Een procedure om celvrij DNA uit glasvocht en kamerwater te extraheren om moleculaire studies uit te voeren voor het diagnosticeren van vitreoretinaal lymfoom is hier vastgesteld. De methode biedt de mogelijkheid om tegelijkertijd DNA uit de cellulaire component van het monster te extraheren of te reserveren voor aanvullend onderzoek.

Abstract

Vitreoretinaal lymfoom (VRL) vertegenwoordigt een agressief lymfoom, vaak gecategoriseerd als primair diffuus grootcellig B-cellymfoom van het centrale zenuwstelsel. Om VRL te diagnosticeren, worden specimens zoals glasvocht en, meer recentelijk, kamerwater verzameld. Diagnostische tests voor VRL op deze monsters omvatten cytologie, flowcytometrie en moleculair testen. Zowel cytopathologie als flowcytometrie, samen met moleculaire tests met behulp van cellulair DNA, vereisen echter intacte hele cellen. De uitdaging ligt in het feit dat glasvocht en kamerwater doorgaans een lage cellulariteit hebben en dat veel cellen worden vernietigd tijdens het verzamelen, opslaan en verwerken. Bovendien vormen deze monsters extra problemen voor moleculaire tests vanwege de hoge viscositeit van glasvocht en het lage volume van zowel glasvocht als kamerwater. Deze studie stelt een methode voor om celvrij DNA te extraheren uit glasachtig en waterig monsters. Deze benadering vormt een aanvulling op de extractie van cellulair DNA of maakt het mogelijk de cellulaire component van deze monsters te gebruiken voor andere diagnostische methoden, waaronder cytologie en flowcytometrie.

Introduction

Vitreoretinaal lymfoom (VRL) is een agressief lymfoom geassocieerd met primair diffuus grootcellig B-cellymfoomvan het centrale zenuwstelsel 1,2,3. VRL is meestal dodelijk vanwege de betrokkenheid ervan bij het centrale zenuwstelsel 1,2. Hoewel zeldzaam1,4, presenteert VRL zich vaak met symptomen die lijken op posterieure uveïtis en andere vitreoretinale aandoeningen 4,5. Bijgevolg hebben patiënten met uveïtissymptomen een diagnose nodig om VRL te bevestigen of uit te sluiten.

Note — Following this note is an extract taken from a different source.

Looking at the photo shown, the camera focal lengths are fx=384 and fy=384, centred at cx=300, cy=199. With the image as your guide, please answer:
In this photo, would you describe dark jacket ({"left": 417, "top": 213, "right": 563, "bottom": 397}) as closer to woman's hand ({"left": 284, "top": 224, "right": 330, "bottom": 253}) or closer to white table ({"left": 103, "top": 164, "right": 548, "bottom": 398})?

Onlangs zijn consensuscriteria voor het diagnosticeren van VRL gepubliceerd, die een combinatie van klinisch onderzoek en laboratoriumbevindingenomvatten6. Specimens die vaak worden gebruikt om VRL te diagnosticeren, zijn onder meer glasvocht en, meer recentelijk, kamerwater7. Glasvocht wordt verkregen door middel van een chirurgische ingreep genaamd pars plana vitrectomie, die toegang geeft tot het achterste segment van het oog8.

In het gepresenteerde protocol werden zowel kamerwater als glasvochtmonsters verzameld voor cellulaire en cfDNA-extractie. Na het verdoven van de patiënten en het plaatsen van trocars op ongeveer 4 mm van de cornea-limbus, werd een kamerwatermonster van ongeveer 100-200 μL verkregen met behulp van een tuberculinespuit van 1 ml in de cornea-limbus. Bij pseudofakische patiënten werd onverdund glasvocht verkregen door steriele lucht in de infusie te brengen, waardoor een grotere hoeveelheid onverdund glasvocht (tot 3,5 ml) kon worden verzameld. Bij fakische patiënten werd ongeveer 500 tot 1000 μl onverdund glasvocht verwijderd voordat een infusie met een uitgebalanceerde zoutoplossing werd ingeschakeld. In sommige gevallen werd secundair verdund glasvocht (500 tot 2.000 μL) verzameld door de infusie over te schakelen op vloeistof en de vitrector in de glasvochtrok te plaatsen om dit monster te verkrijgen. De meest verdunde glasvochtfractie werd verzameld door de cassettezak te bewaren (aanvullende figuur 1) aan het einde van de operatie. Zodra deze zak de afdeling pathologie bereikte, werd verdund glasvocht verkregen door vloeistof uit deze zak in conische buizen af te tappen voor daaropvolgende DNA-extractie.

Cytopathologie van glasvocht wordt vaak beschouwd als de gouden standaard9. Verschillende onderzoeken hebben echter een beperkte gevoeligheid aangetoond als gevolg van verwerking en minimale cellulariteit10,11,12. Flowcytometrie kan helpen bij het identificeren van klonale B-cellen, maar kan ook worden beperkt door een lage cellulariteit en de kwetsbaarheid van grote lymfoomcellen13,14,15. Zowel cytopathologie als flowcytometrie vereisen intacte hele cellen. Veel van deze cellen worden vernietigd tijdens het verzamelen, opslaan en verwerken. Wanneer moleculair testen wordt uitgevoerd met behulp van DNA dat is geëxtraheerd uit intacte cellen (cellulair DNA), lijdt het aan dezelfde beperking. Bovendien vermindert het verdelen van het beperkte glasvochtmonster voor al deze tests de hoeveelheid materiaal die voor elke test beschikbaar is.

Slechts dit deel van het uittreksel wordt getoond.